According to Favret, Tavus has a built-in feature that makes it more difficult to fool the system, as it requires users to perform a voice-verification and record live on the platform.

“This means that users cannot upload videos of others talking,” Favret said. “Furthermore, users have all rights to their data and likeness, allowing them to delete or remove their videos at any time. We are also very intentional about how Tavus is used: we screen each use-case before a user starts with Tavus, ensure that the use case meets our community guidelines, and that it is ethical. Security and ethics are incredibly important to us, especially given the youth of this technology in society.”

Show me the money

In terms of business model, Tavus offers a basic intro plan aimed at smaller businesses that costs $275 per month and has restrictions such as the number of videos they can create. The custom “business” plan removes these restrictions, though there is no advertised price in place — it basically tailors the price according to how a company intends to use it.
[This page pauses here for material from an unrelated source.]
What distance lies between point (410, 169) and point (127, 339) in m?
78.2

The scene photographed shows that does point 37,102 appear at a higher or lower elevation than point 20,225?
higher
“Tavus plans are customized to a company’s specific use-case and needs, but on a high level, we operate on a usage-based model, where users are charged based on a combination of the number of seats they have as well as the number of videos they generate,” Favret said.

Prior to this seed round, Tavus had raised a small amount as part of its participation in the YC program back in 2021. Its full roster of seed-round investors include: Sequoia, Accel Partners, Index Ventures, Lightspeed Ventures, YC Continuity, SV Angel, Hack VC, Remus Capital, Mantis Capital, Liquid2 Ventures, Zillionize, Soma Capital, GTMfund, Terra Nova and several undisclosed angel investors.